Far below in the side-street a heavy, slow-trotting horse clattered by. The motors were more and more hushed, even the hell of Broadway subdued. A different set of sounds came home to him, but he did not interpret for the present; their activity playing upon deeps of their own—a bridge swung open between them and his exterior thoughts....

Slowly all exterior matters slipped away—the mother and Davy and Bessie. The bridge between the surface and the deeps swung to, and he heard the sounds that had been thrilling his real being all the time as he sat by the window—the liner whistles that crossed Manhattan from the harbour, the deep-sea bayings which seemed to be calling him home.

7

Bellair must have rested well in a few hours, for he arose early, feeling very fit in and out. For years the man he had seen in the glass when he was alone, had aroused little or no curiosity; a sort of customary forbearance rather. The fact is, he had not looked close for years. This morning as he shaved, something new regarded him from the face, still deeply dark from the open boat. He called it a glint, but would have designated it as something that had to do with power in another. It was fixed—something earned and delivered.

Perhaps it was something she had seen.

This animated him. It had come from Fleury and the fasting, but most of all from contemplating her face and her nature. Was it the arousing of his own latent will? Was it because he was lifted above Lot & Company? What part of it had come from the anguish of separation? Truly a man must build something if he manages to live against the quickened beat of a hungry heart.

The face was very thin, too.

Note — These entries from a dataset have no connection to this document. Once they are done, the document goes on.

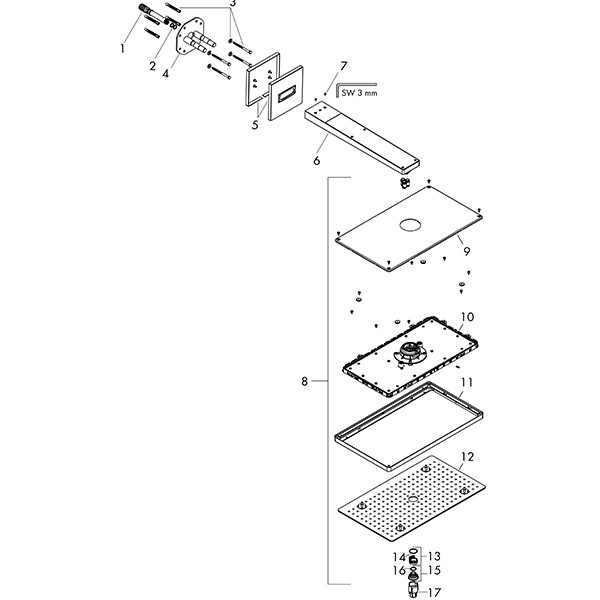 3
1
2
4
5
7
SW 3 mm
6
9
10
8
11
12
14
13
16
15
17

He had felt that so often as he used the morning knife, but he saw it now. Thin and dark, and the boy gone altogether.... Bellair smiled. Lot & Company had tried to take the boy. Had they not failed, the man would never have come, but something craven in the place of the boy, something tied to its own death, its soul shielded from the light—a shield of coin-metals.

He shuddered, less at the narrowness of his own escape, than at New York whose business came up to him now through the open windows.... The shaving had dragged. He was not accustomed to study his own face. The very novelty of it had held him this time—and especially the thought of what she might have seen there. Suddenly he wanted something big to take back to her—a manhood of mind and an integrity of soul—something to match that superb freedom she had wrung from the world. A thousand times the different parts of her story had returned to his mind, always filling him with awe and wonder. She had come like one with a task, and set about it from a child, against all odds, putting all laws of men beneath—as if the task had been arranged before she came. He knew that the essence of this freedom was in the hearts of women everywhere, but she had made it manifest, dared all suffering for it. And yet with all the struggle behind her, the gentleness which he had come to know in her nature was one of the great revelations. It gave him a vision of the potential beauty of humanity; it made him understand that one must be powerful before one can be gentle; that one must master one’s self before one dare be free. All that he had was far too little to bring home to her. This morning he felt that nothing short of the impossible was worth going after.

A little later as he was leaving the room, the telephone rang. The operator said that a gentleman wanted to see him. On the lower floor, Bellair glanced into the eyes of a young man who wanted something; “glanced into” is somewhat inaccurate; rather his eyes glanced from the other’s, and took away a peculiar, indescribable interest. It was the look of a colt he had seen, a glitter of wildness and irresponsibility in a face that was handsome but not at its best.

Bellair had seen something of the expression in the faces of young men who had been fathered too much; those who had not met the masterful influence of denial, and had been allowed to lean too long. The face had everything to charm and to express beauty and reality with, but the inner lines of it were not formed; the judgments lacking, the personal needs too imperious. He had made the most of well-worn clothing, but appeared to feel keenly the poorness of it.